In 1818, Henry “Light-Horse Harry” Lee, a cavalry commander during the Revolutionary War and father of Robert E. Lee, stayed at the house until his death on March 25, 1818, cared for by Greene's daughter Louisa, and was laid to rest in a nearby cemetery with full military honors provided by an American fleet stationed at St. Marys, Georgia. The house was abandoned during the U.S. Civil War and burned in 1866.

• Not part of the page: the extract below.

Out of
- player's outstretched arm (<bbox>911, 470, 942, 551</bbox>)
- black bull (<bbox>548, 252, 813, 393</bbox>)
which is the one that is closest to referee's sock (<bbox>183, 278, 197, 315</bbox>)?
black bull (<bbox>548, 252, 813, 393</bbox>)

In the 1880s the property was purchased by Thomas M. Carnegie, brother of Andrew Carnegie, who began to build a new mansion on the site. The 59-room Queen Anne style mansion and grounds were completed after Carnegie's death in 1886. His wife Lucy continued to live at Dungeness and built other estates for her children, including Greyfield for Margaret Carnegie Ricketson, Plum Orchard for George Lauder Carnegie, and Stafford Plantation. By this time, the Carnegies owned 90% of the island.

The Carnegies moved out of Dungeness in 1925. In 1959 the Dungeness mansion was destroyed by fire, alleged to be arson. The ruins are today preserved by the National Park Service as part of Cumberland Island National Seashore. They were acquired by the Park Service in 1972.

The main house comprises a portion of the larger historic district, which includes servant's quarters, utility buildings, laundries, cisterns, and a variety of other structures. The district forms a planned, landscaped ensemble. The most significant supporting structure is the Tabby House or Nathanael Greene Cottage, which dates to the Greene family's tenure.